O Secretário Regional do Mar, Ciência e Tecnologia destacou esta sexta-feira, dia 3 de novembro, em Lisboa, a importância do trabalho em rede entre instituições científicas regionais e nacionais em áreas como a investigação marinha, elogiando o “trabalho de cooperação” entre a Universidade dos Açores e o Instituto Hidrográfico.

Gui Menezes falava à margem de uma visita ao Instituto Hidrográfico, da Marinha Portuguesa, onde assinou um protocolo de cooperação técnica e científica que pretende reforçar os trabalhos de investigação no Mar dos Açores.

Segundo o executivo regional, o protocolo agora assinado entre a Secretaria Regional do Mar, Ciência e Tecnologia e o Instituto Hidrográfico visa promover “a cooperação e a colaboração” entre as duas entidades relacionadas com o meio marinho, através de “levantamentos batimétricos, mapeamento dos fundos, atividades de formação ou de possíveis projetos conjuntos de investigação e de monitorização em apoio a políticas públicas, entre outras”.

O Secretário Regional destacou, nesse sentido, a “grande importância” do Instituto Hidrográfico como “instituição de referência nacional” no que respeita ao “conhecimento científico e tecnológico nos domínios da hidrografia, oceanografia, navegação, geologia marinha e cartografia náutica”.

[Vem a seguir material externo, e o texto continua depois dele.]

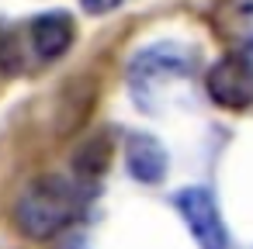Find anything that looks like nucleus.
Listing matches in <instances>:
<instances>
[{
	"mask_svg": "<svg viewBox=\"0 0 253 249\" xmlns=\"http://www.w3.org/2000/svg\"><path fill=\"white\" fill-rule=\"evenodd\" d=\"M80 211H84V190L59 173H42L18 194L11 221L25 239L49 242L59 232H66Z\"/></svg>",
	"mask_w": 253,
	"mask_h": 249,
	"instance_id": "obj_1",
	"label": "nucleus"
},
{
	"mask_svg": "<svg viewBox=\"0 0 253 249\" xmlns=\"http://www.w3.org/2000/svg\"><path fill=\"white\" fill-rule=\"evenodd\" d=\"M205 90L225 111H246V107H253V56L250 52H229V56H222L208 70Z\"/></svg>",
	"mask_w": 253,
	"mask_h": 249,
	"instance_id": "obj_2",
	"label": "nucleus"
},
{
	"mask_svg": "<svg viewBox=\"0 0 253 249\" xmlns=\"http://www.w3.org/2000/svg\"><path fill=\"white\" fill-rule=\"evenodd\" d=\"M173 204H177L180 218L187 221V228H191V235L201 249H229V232L222 225L215 197L205 187H184L173 197Z\"/></svg>",
	"mask_w": 253,
	"mask_h": 249,
	"instance_id": "obj_3",
	"label": "nucleus"
},
{
	"mask_svg": "<svg viewBox=\"0 0 253 249\" xmlns=\"http://www.w3.org/2000/svg\"><path fill=\"white\" fill-rule=\"evenodd\" d=\"M191 73V56L177 45H153V49H142L132 66H128V80H132V90L142 94L146 87H160V80H170V76H187Z\"/></svg>",
	"mask_w": 253,
	"mask_h": 249,
	"instance_id": "obj_4",
	"label": "nucleus"
},
{
	"mask_svg": "<svg viewBox=\"0 0 253 249\" xmlns=\"http://www.w3.org/2000/svg\"><path fill=\"white\" fill-rule=\"evenodd\" d=\"M77 38V25L66 11H45L28 21V49L39 63H56Z\"/></svg>",
	"mask_w": 253,
	"mask_h": 249,
	"instance_id": "obj_5",
	"label": "nucleus"
},
{
	"mask_svg": "<svg viewBox=\"0 0 253 249\" xmlns=\"http://www.w3.org/2000/svg\"><path fill=\"white\" fill-rule=\"evenodd\" d=\"M211 25L232 45V52L253 56V0H215Z\"/></svg>",
	"mask_w": 253,
	"mask_h": 249,
	"instance_id": "obj_6",
	"label": "nucleus"
},
{
	"mask_svg": "<svg viewBox=\"0 0 253 249\" xmlns=\"http://www.w3.org/2000/svg\"><path fill=\"white\" fill-rule=\"evenodd\" d=\"M125 163L128 173L142 183H160L167 177V149L153 139V135H132L125 142Z\"/></svg>",
	"mask_w": 253,
	"mask_h": 249,
	"instance_id": "obj_7",
	"label": "nucleus"
},
{
	"mask_svg": "<svg viewBox=\"0 0 253 249\" xmlns=\"http://www.w3.org/2000/svg\"><path fill=\"white\" fill-rule=\"evenodd\" d=\"M108 163H111V142H108L104 135L87 139V142L77 149V156H73V166H77V173H80L84 180L101 177V173L108 170Z\"/></svg>",
	"mask_w": 253,
	"mask_h": 249,
	"instance_id": "obj_8",
	"label": "nucleus"
},
{
	"mask_svg": "<svg viewBox=\"0 0 253 249\" xmlns=\"http://www.w3.org/2000/svg\"><path fill=\"white\" fill-rule=\"evenodd\" d=\"M87 107H90V97L80 101V80H73V87H66L63 97H59V121H56V132H59V135L77 132V128L84 125V118H87Z\"/></svg>",
	"mask_w": 253,
	"mask_h": 249,
	"instance_id": "obj_9",
	"label": "nucleus"
},
{
	"mask_svg": "<svg viewBox=\"0 0 253 249\" xmlns=\"http://www.w3.org/2000/svg\"><path fill=\"white\" fill-rule=\"evenodd\" d=\"M25 66V45L18 38V32H11L7 25H0V73H21Z\"/></svg>",
	"mask_w": 253,
	"mask_h": 249,
	"instance_id": "obj_10",
	"label": "nucleus"
},
{
	"mask_svg": "<svg viewBox=\"0 0 253 249\" xmlns=\"http://www.w3.org/2000/svg\"><path fill=\"white\" fill-rule=\"evenodd\" d=\"M80 7L87 11V14H111L115 7H122V0H80Z\"/></svg>",
	"mask_w": 253,
	"mask_h": 249,
	"instance_id": "obj_11",
	"label": "nucleus"
}]
</instances>
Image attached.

Gui Menezes frisou que “a investigação, a observação e a monitorização do oceano, especialmente do oceano profundo, exigem investimentos muito avultados”.

Segundo o governante, o mapeamento e o estudo do Mar dos Açores constituem “um desafio enorme” em termos de meios tecnológicos e científicos, salientando, por isso, “a necessidade de concertar esforços e otimizar meios que contribuam para o maior conhecimento desta vasta área oceânica”.

Nesse sentido, destacou a importância do trabalho que está a ser desenvolvido pelo Instituto Hidrográfico no Mar dos Açores, nomeadamente no que diz respeito, por exemplo, “a campanhas oceanográficas de levantamentos batimétricos e topográficos, para o mapeamento da biodiversidade e dos recursos existentes nos ecossistemas marinhos”.

O navio hidrográfico ‘D. Carlos I’, da Marinha Portuguesa, começou este ano a mapear o fundo do Mar dos Açores, recorrendo a tecnologias de que a Região não dispõe, nomeadamente tecnologias multifeixe para fazer levantamentos batimétricos e a atualização de cartas náuticas.

Este ano, o navio ‘D. Carlos I’ percorreu uma área com 33.200 km2, num total de 6.900 milhas, em profundidades entre os 200 e os 4.000 metros, estando previstas novas campanhas para 2018 e anos seguintes nos mares da Região.